Mehr Sicherheit für Apps: Verbesserter Datenschutz bei US-Unternehmen

Der US-amerikanische Datenschutz ist in erster Linie dafür berühmt, dass er deutlich lascher als in Europa ausfällt und vielen Unternehmen wie Facebook, Google und Co genügend Spielraum bietet, fleißig Daten von den Benutzern zu sammeln. Besonders die modernen, weit verbreiteten Smartphone-Apps boten dabei bislang eine willkommene Möglichkeit umfangreiche Benutzerprofile zu erstellen. In Zukunft könnte sich das jedoch ändern.

Viele Apps zeichnen heimlich Daten auf

In der Vergangenheit kamen immer mehr Apps auch von renommierten Unternehmen in Umlauf, die heimlich die Daten ihrer Benutzer aufzeichneten, um beispielsweise aussagekräftige Werbeprofile erstellen zu können. Betroffen davon waren in erster Linie US-amerikanische Anwendungen, die allerdings auch von deutschen Handybesitzern genutzt wurden. Die kalifornische Generalstaatsanwältin Kamala Harris hat dem Gebaren nun einen Riegel vorgeschoben und den Unternehmen schärfere Datenschutzregeln in den USA auferlegt, wobei jedoch auch andere Länder von den neuen Richtlinien profitieren.

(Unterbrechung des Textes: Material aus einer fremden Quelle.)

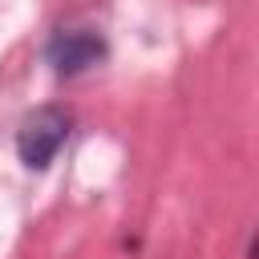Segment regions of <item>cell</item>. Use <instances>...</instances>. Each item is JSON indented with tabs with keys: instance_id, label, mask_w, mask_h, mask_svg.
<instances>
[{
	"instance_id": "cell-1",
	"label": "cell",
	"mask_w": 259,
	"mask_h": 259,
	"mask_svg": "<svg viewBox=\"0 0 259 259\" xmlns=\"http://www.w3.org/2000/svg\"><path fill=\"white\" fill-rule=\"evenodd\" d=\"M65 138H69V117H65L57 105H40L36 113L24 117V125H20V134H16L20 162L32 166V170H45V166L57 158V150L65 146Z\"/></svg>"
},
{
	"instance_id": "cell-2",
	"label": "cell",
	"mask_w": 259,
	"mask_h": 259,
	"mask_svg": "<svg viewBox=\"0 0 259 259\" xmlns=\"http://www.w3.org/2000/svg\"><path fill=\"white\" fill-rule=\"evenodd\" d=\"M101 53H105V45H101L93 32H85V28L57 32V36H53V45H49V61H53V69H57L61 77H73V73H81V69L97 65V61H101Z\"/></svg>"
}]
</instances>
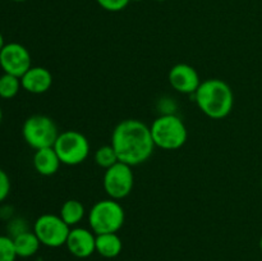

Nichts geschieht mehr hinter dem Rücken der Nutzer

Einer Pressemeldung des kalifornischen Staates zufolge, traf Staatsanwältin Harris eine Vereinbarung mit den größten App-Anbietern des Landes, dass die Datenschutzbestimmungen der Anwendungen zukünftig strengere Standards erfüllen müssen. Unter anderem gehört dazu die Aufklärung des Nutzers, welche Daten von dem jeweiligen Programm zu welchem Zweck gesammelt werden. IT-Giganten wie Apple, Google, Microsoft, RIM, Hewlett Packard und Amazon gaben klein bei und stimmten den neuen Bestimmungen zu.

Beschwerde über Datenschutzverletzung muss ohne Umwege möglich sein

Erst vor kurzem kam ans Licht, dass eine Anwendung des Onlinenetzwerkes „Path“ heimlich auf die Kontaktlisten des I-Phones Zugriff und die Daten an einen Server des Unternehmens übertrug. So etwas dürfe aber keineswegs ohne die Zustimmung des Nutzers geschehen und falls doch, müsse er über derartige Zustände die Möglichkeit zur Beschwerde haben. Entsprechend müssen die Anbieter zukünftig einen Kanal einrichten, der Nutzerbeschwerden über mangelnden Datenschutz ermöglicht. In einem halben Jahr soll ein erstes Resümee gezogen werden, wie gut die Unternehmen die Vorgaben bis dahin umgesetzt haben.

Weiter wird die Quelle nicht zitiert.